To be clear, I am not attacking him and I have told him this in PMs and I will announce it to the world on the AARC forums in a blog about this topic. But, I do believe he should get some experience as an RT before selling the profession short. I have invited him to the AARC forum where many of us are very approachable. There are many excellent RRTs out there who are more than willing to give him credible advice and resources. If he is already accepting that nursing is better and that there are no opportunities for RTs or that there is no way in hell he could work HEMS, then he is already giving up as an RT despite his degree. Examples of HEMS teams have been given even if there are very few. We also don't know what the future will bring to RTs. If the new kids coming out of school with BS degrees have already signed off on RT having no opportunities nor none can be made, then the future truly sucks for RT.
There are only 100,000 RTs in this country. There are nearly 4 million RNs. There are many flight teams and only half are really worth applying for and some are just looking for warm bodies. So yeah you can be a flight nurse fairly easily especially if you are willing to settle for less.
Opportunity is one thing but what do you really want to do?

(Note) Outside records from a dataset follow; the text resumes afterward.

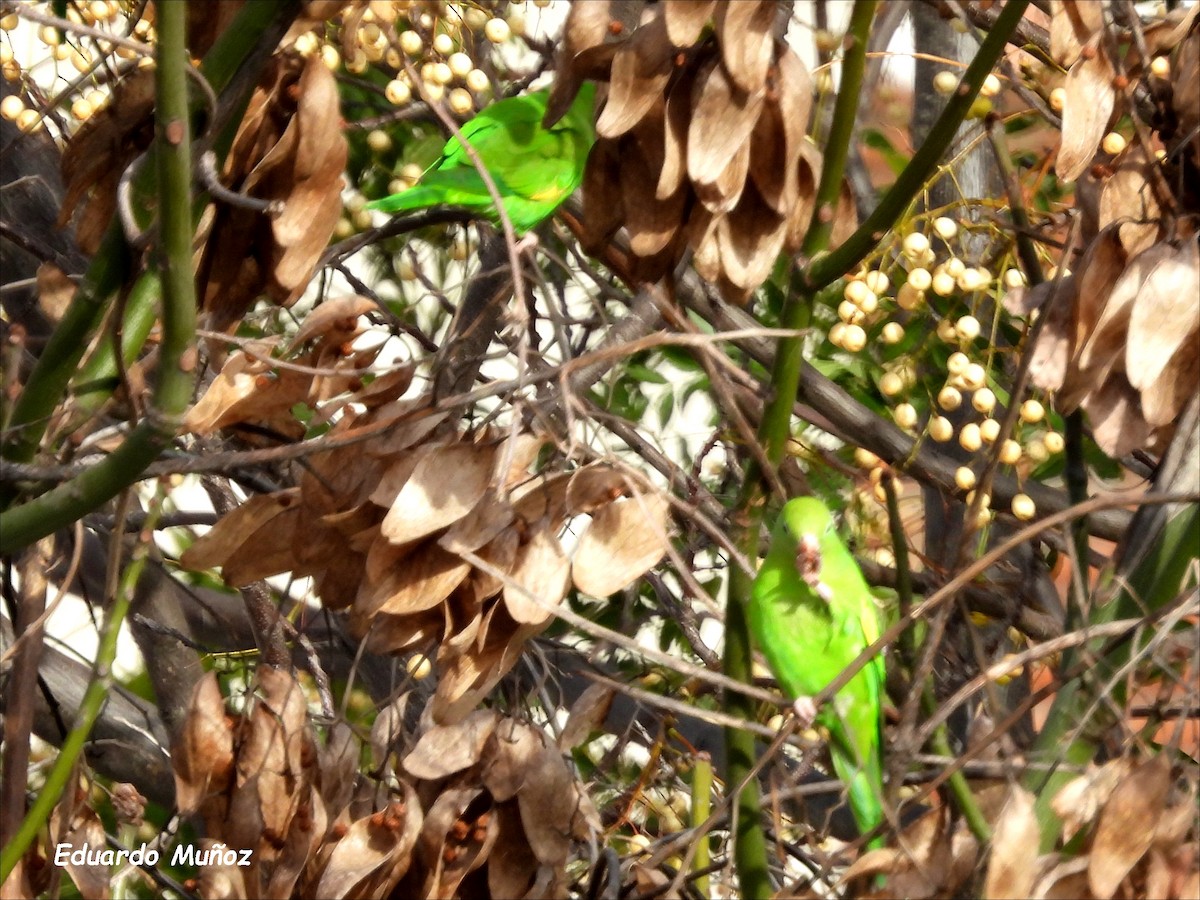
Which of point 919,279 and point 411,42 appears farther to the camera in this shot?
point 411,42

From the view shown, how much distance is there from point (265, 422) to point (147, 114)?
0.35 metres

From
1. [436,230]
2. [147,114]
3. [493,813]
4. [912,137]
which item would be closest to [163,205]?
[147,114]

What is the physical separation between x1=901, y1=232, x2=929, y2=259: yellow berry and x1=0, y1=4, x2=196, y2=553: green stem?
1.12m

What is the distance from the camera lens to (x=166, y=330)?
983mm

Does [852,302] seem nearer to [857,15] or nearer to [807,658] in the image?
[807,658]

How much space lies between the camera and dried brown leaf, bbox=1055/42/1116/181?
123 centimetres


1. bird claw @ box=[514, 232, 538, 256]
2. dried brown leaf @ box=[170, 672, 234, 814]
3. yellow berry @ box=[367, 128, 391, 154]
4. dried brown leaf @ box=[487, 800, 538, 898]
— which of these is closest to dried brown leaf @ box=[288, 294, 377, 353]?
bird claw @ box=[514, 232, 538, 256]

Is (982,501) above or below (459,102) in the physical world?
below

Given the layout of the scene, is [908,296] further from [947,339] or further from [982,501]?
[982,501]

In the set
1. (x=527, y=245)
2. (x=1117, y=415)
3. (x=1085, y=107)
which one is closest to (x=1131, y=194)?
(x=1085, y=107)

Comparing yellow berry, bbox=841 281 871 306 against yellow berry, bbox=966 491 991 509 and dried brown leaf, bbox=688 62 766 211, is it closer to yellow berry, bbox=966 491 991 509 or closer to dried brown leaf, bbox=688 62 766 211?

RT has a very specific focus and if that is your passion that is what you should do and try to get on with a specialty team or one of the few HEMS.
The OP also deserves to hear that RT is a great profession and not just nursing is the greatest.
If you read the OP's question carefully he also expressed interest in NICU. The Neonatal component is a different ballgame. If you just want to do HEMS as emergency response, being a Paramedic would be the way to go in many more places. Not RT and not RN.
Also, please do not make IFT especially for the Specialty teams sound like they are of no value. Transporting a 23 weeker with a congenital heart defect can be just as intense as most of the patients transport on an average day by HEMS.